The part below that opens with the line containing "13th October, 2015." and closes with the line containing "Lotus Photograph - Purple" should be copied exactly, minus any pictures.

[Collected data entries]
--- START ---
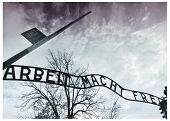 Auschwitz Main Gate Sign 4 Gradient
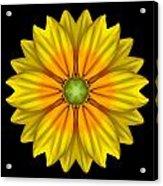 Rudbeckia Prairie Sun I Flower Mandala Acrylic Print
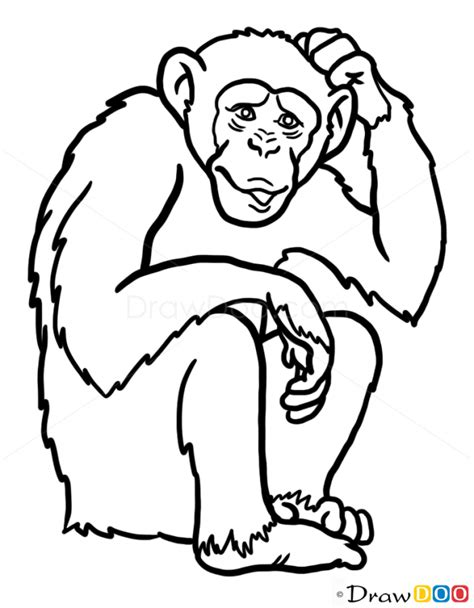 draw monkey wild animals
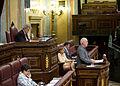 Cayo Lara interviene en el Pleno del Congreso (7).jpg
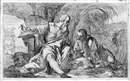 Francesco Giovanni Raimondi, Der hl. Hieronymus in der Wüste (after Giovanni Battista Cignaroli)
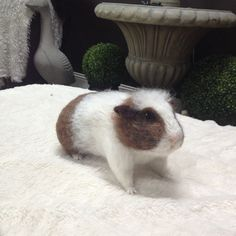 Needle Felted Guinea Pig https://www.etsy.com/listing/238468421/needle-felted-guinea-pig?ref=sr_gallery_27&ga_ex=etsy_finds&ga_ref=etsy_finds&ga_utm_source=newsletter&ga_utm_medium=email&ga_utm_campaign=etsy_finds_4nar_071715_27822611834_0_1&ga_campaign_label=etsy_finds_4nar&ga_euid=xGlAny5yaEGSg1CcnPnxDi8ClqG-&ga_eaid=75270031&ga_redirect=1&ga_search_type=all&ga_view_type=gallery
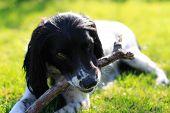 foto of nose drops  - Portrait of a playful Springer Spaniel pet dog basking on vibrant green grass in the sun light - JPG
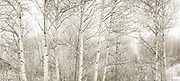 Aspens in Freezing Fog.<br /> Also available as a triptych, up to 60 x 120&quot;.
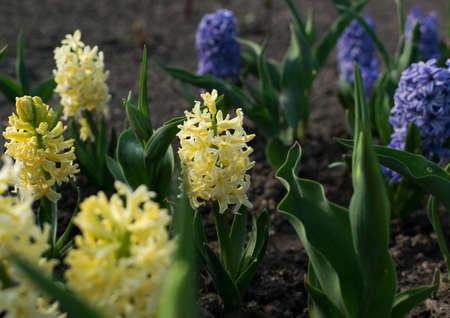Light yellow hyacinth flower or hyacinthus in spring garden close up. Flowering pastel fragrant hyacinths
--- END ---
--- START ---
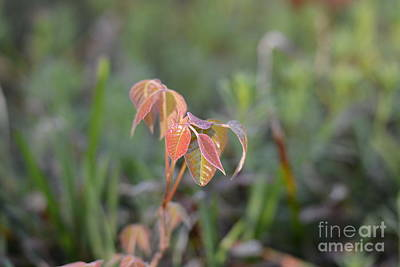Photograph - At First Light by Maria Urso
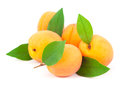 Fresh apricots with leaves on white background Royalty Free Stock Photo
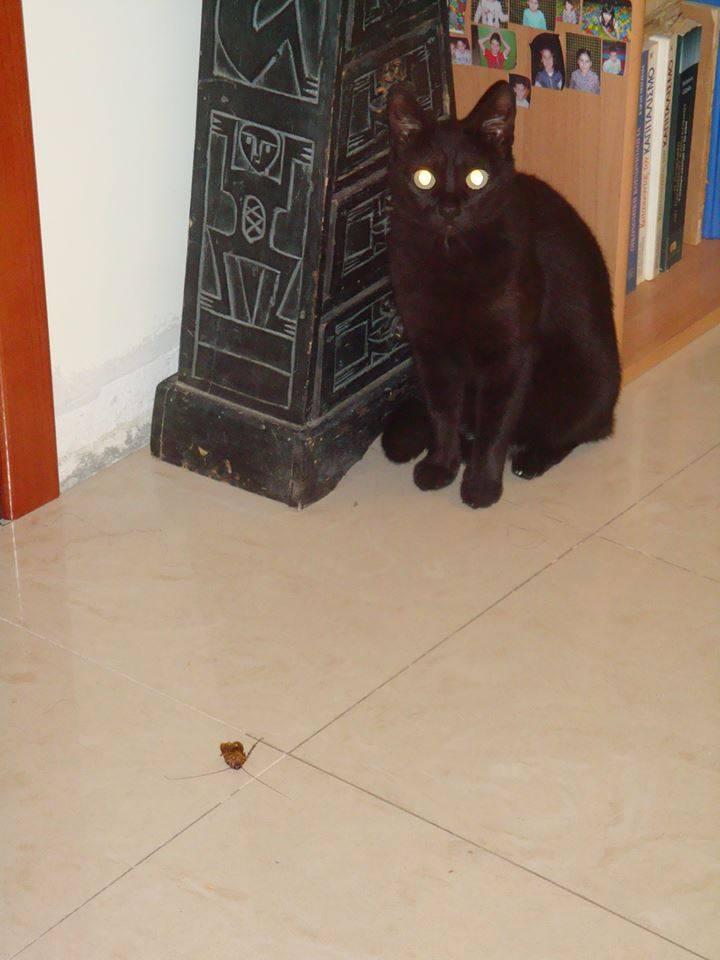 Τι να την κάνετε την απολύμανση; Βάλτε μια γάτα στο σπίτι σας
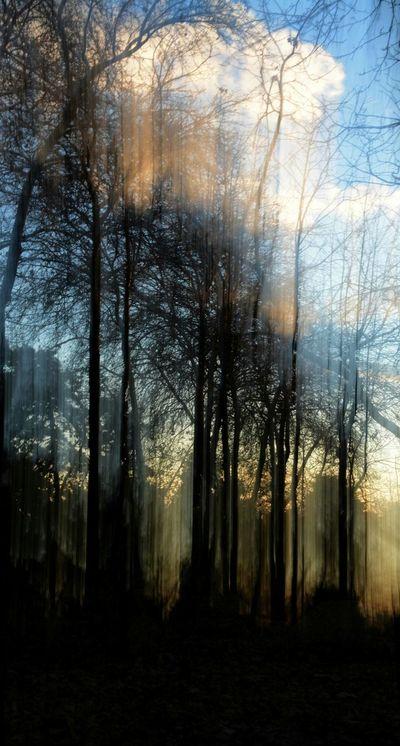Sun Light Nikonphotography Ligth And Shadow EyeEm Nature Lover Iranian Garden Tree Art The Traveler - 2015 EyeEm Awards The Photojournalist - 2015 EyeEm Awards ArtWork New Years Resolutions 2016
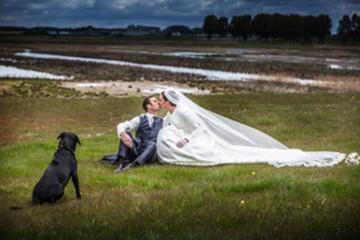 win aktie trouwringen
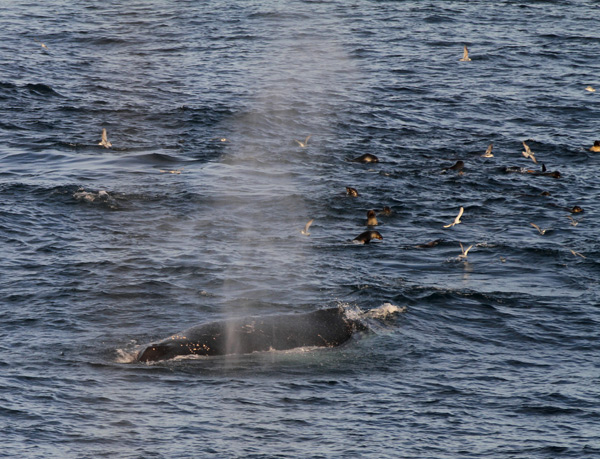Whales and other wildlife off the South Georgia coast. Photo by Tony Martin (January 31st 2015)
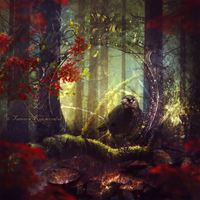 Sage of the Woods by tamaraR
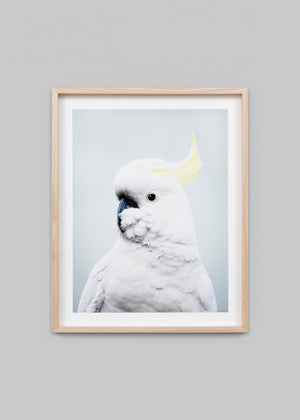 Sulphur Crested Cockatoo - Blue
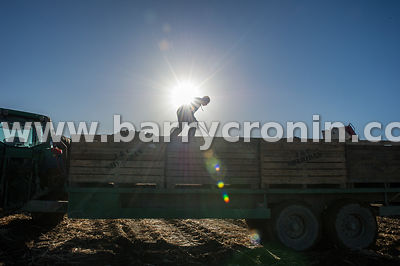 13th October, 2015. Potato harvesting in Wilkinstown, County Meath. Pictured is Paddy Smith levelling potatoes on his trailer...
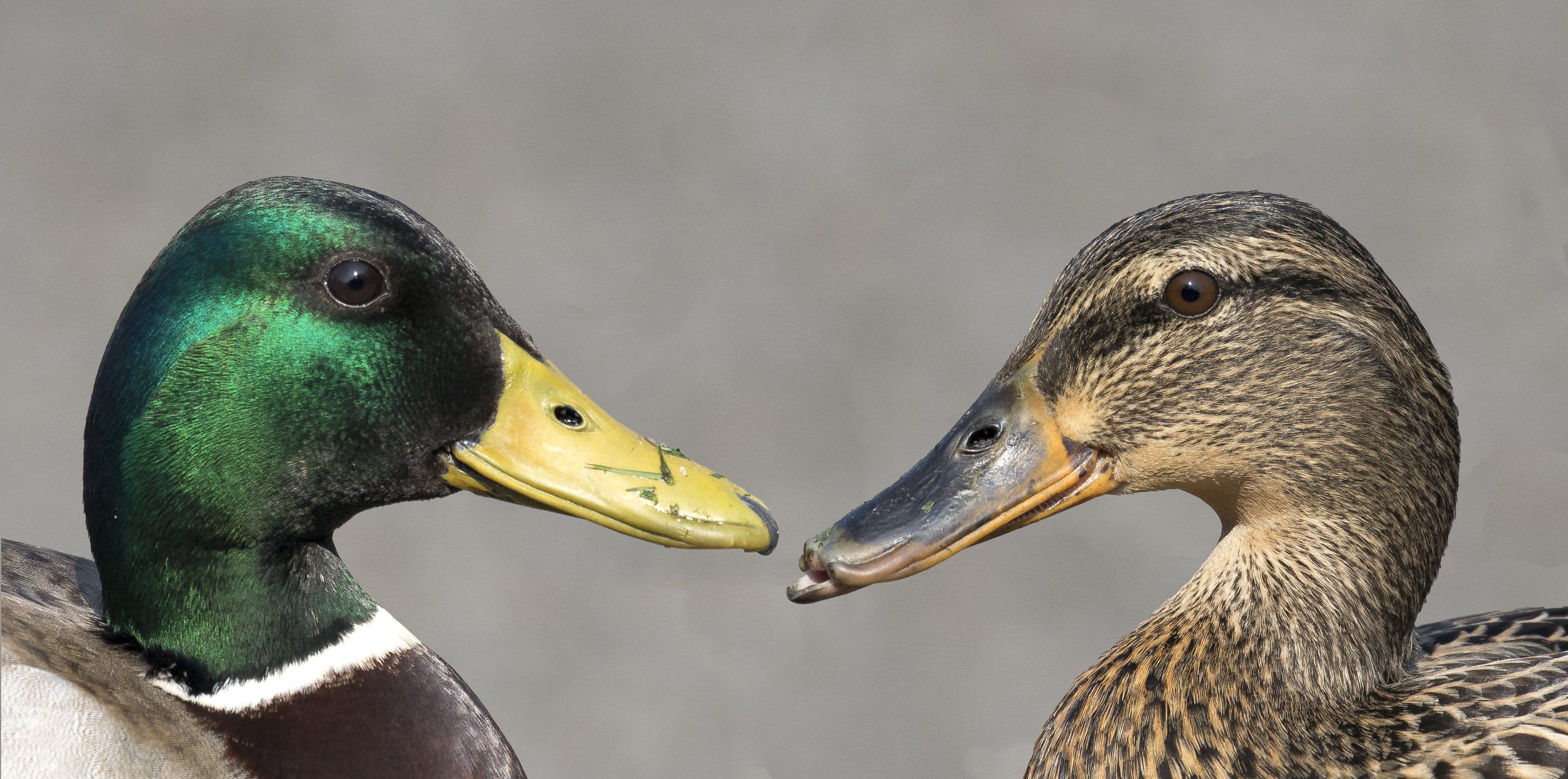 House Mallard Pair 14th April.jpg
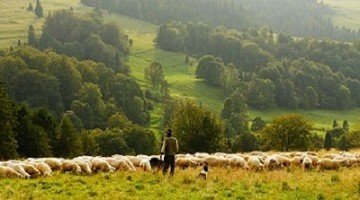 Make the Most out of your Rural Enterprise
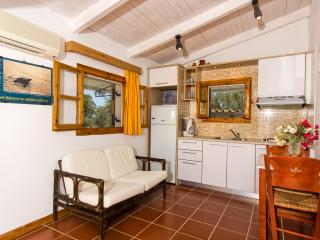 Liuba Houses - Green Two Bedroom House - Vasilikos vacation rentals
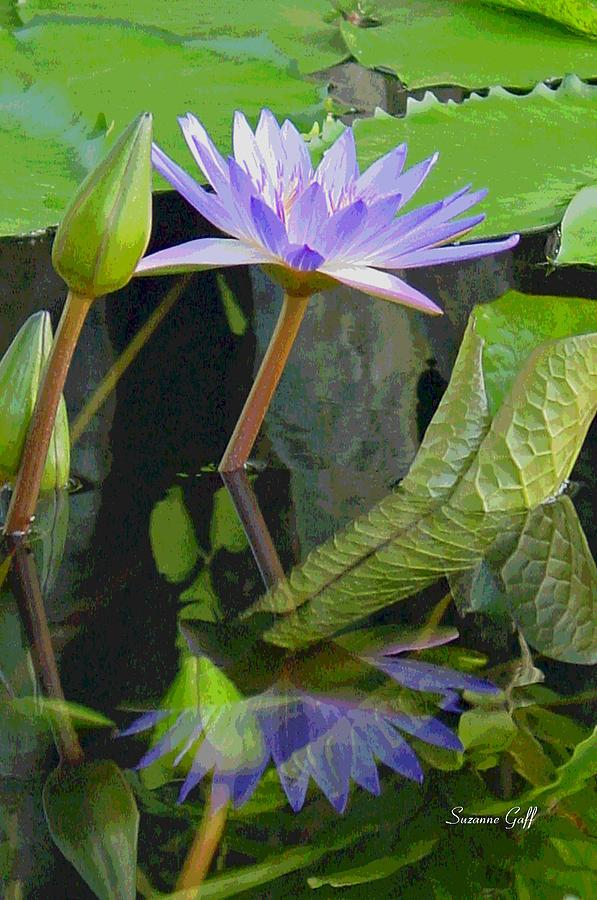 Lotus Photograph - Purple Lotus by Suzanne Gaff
--- END ---
**RESULT:**
 13th October, 2015. Potato harvesting in Wilkinstown, County Meath. Pictured is Paddy Smith levelling potatoes on his trailer...
 House Mallard Pair 14th April.jpg
 Make the Most out of your Rural Enterprise
 Liuba Houses - Green Two Bedroom House - Vasilikos vacation rentals
 Lotus Photograph - Purple Lotus by Suzanne Gaff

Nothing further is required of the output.